Coronary computerized tomography (CT) Scans

Once you reach the age of forty, annual physicals are a first line of detection for risk factors of cardiovascular and other life-threatening diseases. Typically your doctor will give you a standard battery of tests designed to look for factors that may put you at risk for cardiovascular disease down the road. Unfortunately, most doctors do not perform a comprehensive test that looks at numerous potential markets of heart disease.

Coronary computerized tomography (CT) Scans

New methods and procedures are being discovered and experimented with constantly find better ways of predicting the true threats of cardiovascular disease suddenly ending an individual’s life with a heart attack or sudden death. While standard blood tests give us feedback on the presence of certain risk factors, they do not give us a very good picture of how much buildup is already taking place within arteries, how blood flow is being affected, and how many potential “hot spots” are present where plaque might rupture to cause a sudden ischemic event. Thus more and more doctors are letting their patients know about such examinations as the coronary CT scan.
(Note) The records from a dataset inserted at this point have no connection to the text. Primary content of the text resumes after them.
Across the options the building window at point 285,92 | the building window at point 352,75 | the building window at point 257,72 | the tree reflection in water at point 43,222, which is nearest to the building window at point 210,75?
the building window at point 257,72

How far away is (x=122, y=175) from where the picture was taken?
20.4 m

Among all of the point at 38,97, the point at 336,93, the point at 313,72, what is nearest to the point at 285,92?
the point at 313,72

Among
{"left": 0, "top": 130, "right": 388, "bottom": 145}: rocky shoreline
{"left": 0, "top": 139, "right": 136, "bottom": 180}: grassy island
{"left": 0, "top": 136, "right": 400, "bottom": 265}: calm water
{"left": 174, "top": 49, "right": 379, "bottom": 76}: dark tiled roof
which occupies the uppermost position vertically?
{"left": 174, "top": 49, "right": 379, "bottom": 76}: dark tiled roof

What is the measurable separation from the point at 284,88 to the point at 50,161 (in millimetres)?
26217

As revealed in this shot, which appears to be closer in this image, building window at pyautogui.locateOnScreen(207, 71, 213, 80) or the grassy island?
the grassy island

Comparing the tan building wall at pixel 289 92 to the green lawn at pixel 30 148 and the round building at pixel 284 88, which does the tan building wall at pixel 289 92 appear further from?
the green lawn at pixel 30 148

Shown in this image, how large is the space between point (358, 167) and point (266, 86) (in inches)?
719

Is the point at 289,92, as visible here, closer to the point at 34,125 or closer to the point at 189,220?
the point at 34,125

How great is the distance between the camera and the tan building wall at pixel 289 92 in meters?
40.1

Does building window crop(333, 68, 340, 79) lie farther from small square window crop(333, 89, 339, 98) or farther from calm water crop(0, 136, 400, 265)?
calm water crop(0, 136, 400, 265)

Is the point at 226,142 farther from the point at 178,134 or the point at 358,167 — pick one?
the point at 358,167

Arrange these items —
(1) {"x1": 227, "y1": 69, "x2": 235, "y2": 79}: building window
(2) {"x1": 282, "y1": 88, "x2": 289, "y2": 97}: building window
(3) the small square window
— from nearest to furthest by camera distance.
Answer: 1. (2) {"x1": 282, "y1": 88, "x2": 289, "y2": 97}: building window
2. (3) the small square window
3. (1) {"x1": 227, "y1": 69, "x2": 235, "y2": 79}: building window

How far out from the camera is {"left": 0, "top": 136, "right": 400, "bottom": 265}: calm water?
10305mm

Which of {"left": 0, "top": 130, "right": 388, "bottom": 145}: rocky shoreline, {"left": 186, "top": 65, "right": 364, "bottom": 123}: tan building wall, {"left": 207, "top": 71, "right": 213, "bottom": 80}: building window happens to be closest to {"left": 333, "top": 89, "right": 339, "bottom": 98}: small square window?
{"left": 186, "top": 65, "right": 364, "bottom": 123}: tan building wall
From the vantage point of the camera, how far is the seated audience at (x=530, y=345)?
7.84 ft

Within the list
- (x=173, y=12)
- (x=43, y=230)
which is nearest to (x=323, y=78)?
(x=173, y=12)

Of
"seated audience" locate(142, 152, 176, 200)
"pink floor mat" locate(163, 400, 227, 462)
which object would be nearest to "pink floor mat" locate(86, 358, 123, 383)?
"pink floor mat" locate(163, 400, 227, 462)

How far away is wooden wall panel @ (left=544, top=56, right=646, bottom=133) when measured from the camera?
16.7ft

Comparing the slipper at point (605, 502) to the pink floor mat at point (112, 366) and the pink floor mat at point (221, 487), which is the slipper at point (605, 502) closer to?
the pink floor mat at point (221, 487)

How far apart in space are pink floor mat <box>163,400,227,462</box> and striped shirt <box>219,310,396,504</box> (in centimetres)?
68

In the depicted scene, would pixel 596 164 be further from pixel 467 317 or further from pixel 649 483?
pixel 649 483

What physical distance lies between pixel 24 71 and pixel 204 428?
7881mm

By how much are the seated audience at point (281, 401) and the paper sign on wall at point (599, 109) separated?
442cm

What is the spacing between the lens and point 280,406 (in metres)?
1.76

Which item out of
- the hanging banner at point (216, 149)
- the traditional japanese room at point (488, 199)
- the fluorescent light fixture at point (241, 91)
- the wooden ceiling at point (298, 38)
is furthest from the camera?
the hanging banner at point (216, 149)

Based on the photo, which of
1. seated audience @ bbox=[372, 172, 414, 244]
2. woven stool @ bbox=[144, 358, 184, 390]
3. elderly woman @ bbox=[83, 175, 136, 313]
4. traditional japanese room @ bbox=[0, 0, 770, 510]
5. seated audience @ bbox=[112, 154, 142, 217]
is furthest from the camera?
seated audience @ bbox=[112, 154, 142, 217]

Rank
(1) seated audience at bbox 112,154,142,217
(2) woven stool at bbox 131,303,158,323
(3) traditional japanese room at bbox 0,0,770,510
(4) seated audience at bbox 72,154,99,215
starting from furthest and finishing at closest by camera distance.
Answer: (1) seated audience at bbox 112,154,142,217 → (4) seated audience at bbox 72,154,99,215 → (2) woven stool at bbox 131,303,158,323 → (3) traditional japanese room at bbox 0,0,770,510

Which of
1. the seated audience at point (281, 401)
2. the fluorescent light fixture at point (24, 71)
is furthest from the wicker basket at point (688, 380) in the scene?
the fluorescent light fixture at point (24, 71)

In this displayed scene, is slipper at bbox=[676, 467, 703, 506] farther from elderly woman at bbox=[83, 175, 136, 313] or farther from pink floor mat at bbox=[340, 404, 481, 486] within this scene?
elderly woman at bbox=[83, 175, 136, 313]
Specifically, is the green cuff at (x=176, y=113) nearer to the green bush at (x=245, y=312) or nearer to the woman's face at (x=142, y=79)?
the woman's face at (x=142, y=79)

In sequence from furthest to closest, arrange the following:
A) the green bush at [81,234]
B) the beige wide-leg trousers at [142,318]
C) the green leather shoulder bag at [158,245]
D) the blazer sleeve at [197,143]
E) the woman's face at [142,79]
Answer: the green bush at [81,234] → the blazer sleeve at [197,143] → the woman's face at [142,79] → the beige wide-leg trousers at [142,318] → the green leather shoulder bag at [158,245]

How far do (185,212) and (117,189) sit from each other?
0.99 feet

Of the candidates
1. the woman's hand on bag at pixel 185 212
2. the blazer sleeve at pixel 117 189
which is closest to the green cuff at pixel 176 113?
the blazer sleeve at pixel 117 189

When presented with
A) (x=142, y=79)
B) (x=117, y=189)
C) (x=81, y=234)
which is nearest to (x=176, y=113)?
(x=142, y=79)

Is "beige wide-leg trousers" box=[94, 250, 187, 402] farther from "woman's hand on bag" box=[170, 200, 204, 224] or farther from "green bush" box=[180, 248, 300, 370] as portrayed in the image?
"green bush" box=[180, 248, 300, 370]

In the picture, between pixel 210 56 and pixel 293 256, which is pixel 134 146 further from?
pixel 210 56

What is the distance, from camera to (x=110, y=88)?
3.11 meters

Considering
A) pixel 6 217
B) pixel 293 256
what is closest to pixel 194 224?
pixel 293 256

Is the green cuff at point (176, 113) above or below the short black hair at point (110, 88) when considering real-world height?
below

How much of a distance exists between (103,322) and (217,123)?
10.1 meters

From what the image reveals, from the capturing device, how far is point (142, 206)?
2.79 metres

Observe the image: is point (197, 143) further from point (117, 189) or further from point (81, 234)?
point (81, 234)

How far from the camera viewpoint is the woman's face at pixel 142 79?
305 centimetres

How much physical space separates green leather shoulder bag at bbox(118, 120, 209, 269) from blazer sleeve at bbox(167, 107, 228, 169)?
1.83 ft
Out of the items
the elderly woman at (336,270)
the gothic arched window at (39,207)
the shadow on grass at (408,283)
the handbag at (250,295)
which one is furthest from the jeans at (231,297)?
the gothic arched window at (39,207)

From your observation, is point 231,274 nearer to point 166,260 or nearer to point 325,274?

A computerized tomography (CT or CAT) scan is done by taking a number of CT “slices” of a person’s body and internal organs from various angles and then reassembling them with a computer into a three-dimensional image of the organ(s) concerned. The procedure is noninvasive (meaning they don’t have to put anything into your body), though it does carry some risk because of the higher radiation level than would happen with standard X-rays (approximately equal to one hundred fifty chest X-rays). These risks, however, are usually outweighed by the valuable information the examination gives the patient.

When this is done specifically to detect coronary heart disease, the CT scan will give feedback on the presence, location, and amount of calcified plaque in the arteries. The findings can then be easily turned into a calcium score that indicates the amount of plaque that has accumulated as well as a means to monitor your plaque reversal. This calcium score will also help predict the likelihood of a cardiovascular incident happening in your future.

Some of the limitations of this exam are that for people under the age of fifty, their atherosclerosis may not yet have calcified enough to be detected by a CT scan; however, new CT scan software is able to detect soft plaque that is not yet calcified. Also, very few health insurance companies cover this exam at the present time. And for any given calcium score, there is not yet a prescribed line of treatment to specifically address that level of risk. Nor can a specific number tell you just how much blockage you have at present, only the statistical likelihood of it being present. On the other hand, any amount of plaque can lead to a rupture and a heart attack; however, unstable plaque is more likely to rupture compared to stable plaque. You may have a high calcium score that indicates significant plaque; however, if the inflammation is controlled as indicated by a low CRP and low LP PLA2 test, the plaque is table and significantly less likely to rupture.

While cholesterol tests will give you a snapshot of your current diet and lifestyle, it will not give you a cumulative total of how your past lifestyle might still be affecting you today. A CT scan, on the other hand, will. No matter what you are ding toady, a CT scan will show the cumulative effects of your lifetimes’ lifestyle in how much plaque has built up over your years, and thus it gives you a much better picture of your actual risk than standard blood tests will.

If you want to significantly increase the probability that you will stabilize and reduce your plaque, you should do what you need to in order to lower your LDL, number below 70 and raise your HDL number above 60, as well as lower the CRP and PL PLA2 numbers to normal. Also have all risk factors checked and modified by following the strategies recommended by expert doctors. Have all positive risk factors rechecked until they are in normal range.